Reaction to the delay and debate around expanding MAiD
As Ottawa seeks to delay the expansion of medically-assisted dying to people suffering from mental illness, patient advocates are disappointed.
“There have been a number of Canadians, we don’t know how many, who have been patiently waiting for that sunset clause to expire on March 17 and they’re going to be very disappointed they have to wait for a longer period of time,” said retired Senator James Cowan, who is also a board member of Dying With Dignity Canada.
Medical Assistance in Dying—or MAiD—is set to open up to patients whose sole underlying condition is a mental disorder on March 17. But last week, Justice Minister David Lametti announced the federal government would ask parliament for a delay after hearing concerns the health-care system might not be ready to handle those complicated cases.
Cowan believes the crucial question isn’t if MAiD ought to be an option for people with mental illness but when.
“The courts have already established. Parliament has confirmed that MAiD is a right that you have if you meet the criteria that are set forth in the legislation,” Cowan said.
But others, such as psychiatrist Dr. John Maher, have concerns. He spoke with W5 for its documentary on medically assisted dying that aired on CTV this past weekend.
At meetings with a team of social workers and nurses, the psychiatrist talks about patients they are working to help. Much of their work focusses on suicide prevention.
“We’re talking about which of our patients are going to die. And it’s having a profound impact about what it means as professionals, as caring human beings to try and provide hope for people,” Maher said.
“It is state sanctioned suicide insofar there is a structure created that provides a pathway to death. I have a patient right now who’s saying, ‘I would never kill myself on my own but I will kill myself with MAiD because that’s not suicide.’”
Even with a possible delay to the expansion of MAiD, a team of physicians, nurses, ethicists and mental health and addictions stakeholders are preparing for an eventual expansion and developing a Nova Scotia approach.
“I think our job in Nova Scotia is to be prepared for what will happen, whenever it will happen,” said Dr. Gord Gubitz, the MAiD clinical lead at Nova Scotia Health.
Nova Scotia Health has about 60 physicians and nurse practitioners who are currently assessing patients applying for MAiD but the majority do not do this work full-time.
Dr.

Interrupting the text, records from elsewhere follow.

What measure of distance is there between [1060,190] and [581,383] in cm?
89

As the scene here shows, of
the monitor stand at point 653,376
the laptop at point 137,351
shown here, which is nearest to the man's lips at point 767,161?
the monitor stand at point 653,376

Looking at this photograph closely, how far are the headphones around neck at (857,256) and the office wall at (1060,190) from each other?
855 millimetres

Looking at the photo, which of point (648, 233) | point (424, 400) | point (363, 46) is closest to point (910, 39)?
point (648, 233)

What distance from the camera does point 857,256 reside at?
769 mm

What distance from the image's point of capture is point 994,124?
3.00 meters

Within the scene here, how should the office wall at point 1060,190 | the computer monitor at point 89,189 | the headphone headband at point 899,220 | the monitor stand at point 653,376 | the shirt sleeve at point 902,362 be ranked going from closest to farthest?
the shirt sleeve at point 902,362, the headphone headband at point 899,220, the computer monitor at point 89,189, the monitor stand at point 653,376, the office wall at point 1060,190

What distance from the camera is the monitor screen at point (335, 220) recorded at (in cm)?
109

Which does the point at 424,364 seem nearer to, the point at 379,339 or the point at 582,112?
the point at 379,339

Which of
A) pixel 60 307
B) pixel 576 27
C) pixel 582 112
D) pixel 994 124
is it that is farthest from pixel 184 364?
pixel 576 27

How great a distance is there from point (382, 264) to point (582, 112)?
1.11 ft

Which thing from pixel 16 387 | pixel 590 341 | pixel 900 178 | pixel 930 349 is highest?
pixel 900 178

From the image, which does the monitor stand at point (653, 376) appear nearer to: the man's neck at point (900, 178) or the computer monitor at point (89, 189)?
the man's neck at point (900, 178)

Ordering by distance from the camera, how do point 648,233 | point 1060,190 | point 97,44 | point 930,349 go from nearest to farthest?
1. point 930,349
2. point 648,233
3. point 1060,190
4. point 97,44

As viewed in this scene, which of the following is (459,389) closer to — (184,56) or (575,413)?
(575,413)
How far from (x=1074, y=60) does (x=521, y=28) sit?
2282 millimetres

Gubitz said the team is adding more full-time nurse practitioners, recruiting more doctors and nurses and will hire experts in the field of mental health and addictions, as well as a social worker. They’re also developing their own set of policies. Dr. Gubitz noted his job isn’t to reopen legislation but to determine if a patient who is suffering is eligible for MAiD and if this is the right choice for them.
“For people with mental health as a sole underlying condition, they still have to meet all of the other criteria,” he said, noting their it has to be grievous and irremediable and in a state of continuing decline.
“They have to be suffering in a way that they can’t find relief from. They have to have the ability to consent,” he said, pointing out the government is now hashing out what that looks like.
Gubitz believes Nova Scotians and his team has benefitted from having one health authority that is managing and building its MAiD system in a centralized way. It allows them to build the health infrastructure needed and act proactively.
“At the end of the day, it’s all about providing high quality care as best as we can possibly do it,” he said.
Executive Director of the Nova Scotia College of Social Workers Alec Stratford said his organization believes patients who are suffering from mental illness ought to have the right to choose MAiD but he also thinks more focus and investment needs to go into supporting people who are suffering.
“When we talk about a right to die and a right to die with dignity, what we’re missing in our political and policy decisions is that we have failed in providing meaningful supports and policy that allows people to live with dignity,” Stratford said.